本文の抜粋:
▽

教育現場では平成19年度より始まった「特別支援教育」により、全ての学校において特別な支援を必要とする幼児児童生徒に対して、自立や社会参加に向けた主体的な支援を目的とした教育が行われるようになった。

近年、特別支援学校や特別支援学級に在籍している幼児児童生徒が増加する傾向にあり、平成23年5月1日現在、義務教育段階において特別支援学校及び小学校・中学校の特別支援学級の在籍者並びに通級による指導を受けている児童生徒の総数の占める割合は約2.7%である。また、学習障害(LD)、注意欠陥多動性障害(ADHD)、高機能自閉症等、学習や生活の面で特別な教育的支援を必要とする児童生徒数は、文部科学省が平成24年に実施した「通常の学級に在籍する発達障害の可能性のある特別な教育的支援を必要とする児童生徒に関する調査」の結果、約6.5%程度の割合で通常の学級に在籍している可能性を示している。

△

データの行:
▽

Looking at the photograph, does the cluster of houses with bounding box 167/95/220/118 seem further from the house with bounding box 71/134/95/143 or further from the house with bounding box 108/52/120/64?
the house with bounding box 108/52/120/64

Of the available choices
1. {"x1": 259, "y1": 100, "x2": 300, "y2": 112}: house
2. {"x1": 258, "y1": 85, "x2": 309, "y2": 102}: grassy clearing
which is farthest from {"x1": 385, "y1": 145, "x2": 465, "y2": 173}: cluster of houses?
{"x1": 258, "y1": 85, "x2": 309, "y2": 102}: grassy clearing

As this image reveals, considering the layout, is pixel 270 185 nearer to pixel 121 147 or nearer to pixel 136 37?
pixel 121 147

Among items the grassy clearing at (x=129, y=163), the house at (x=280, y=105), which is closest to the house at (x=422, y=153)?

△

課題の要件: 特別支援教育についての本文を、最後の文の後から書き継いでもらえますか。 記録はここでは一切使いません。

課題の回答:
さらに障害のある児童生徒をめぐる最近の動向として、障害の重度・重複化や多様化、学習障害(LD)、注意欠陥多動性障害(ADHD)等の児童生徒への対応や、早期からの教育的対応に関する要望の高まり、高等部への進学率の上昇、卒業後の進路の多様化、障害者の自立と社会参加などが進んでいる(文部科学省)。

すべての子供に必要な授業のユニバーサルデザイン化

こうした中、特別支援教育において授業のユニバーサルデザイン化が謳われるようになってきた。このユニバーサルデザインとは、ロン・メイスが提唱したもので、指針となる7つの原則、①公平であること、②自由度が高いこと、③簡単であること、④分かりやすいこと、⑤安全であること、⑥疲れず使いやすいこと、⑦アクセスしやすいことが挙げられている。

これまで障害のある子供たちに対して行われてきた教育的支援は、個別にアプローチしていたところが大きい。しかし、それは単に「個」に対して有効なだけではなく、障害の有無にかかわらず子供たち全てに分かりやすくなるものである。これこそが授業のユニバーサルデザイン化であり、具体的には教室内の物理的構造化、見通しがもちやすいような板書の工夫、発問の仕方の工夫、視覚的に理解しやすくするICTを活用した授業等、これらはいずれも一人一人の個に応じた教育的ニーズを把握した適切な教育的支援でありながら、全ての幼児児童生徒の指導においても必要なものばかりである。この流れは今後も推進されていくものと考えられる。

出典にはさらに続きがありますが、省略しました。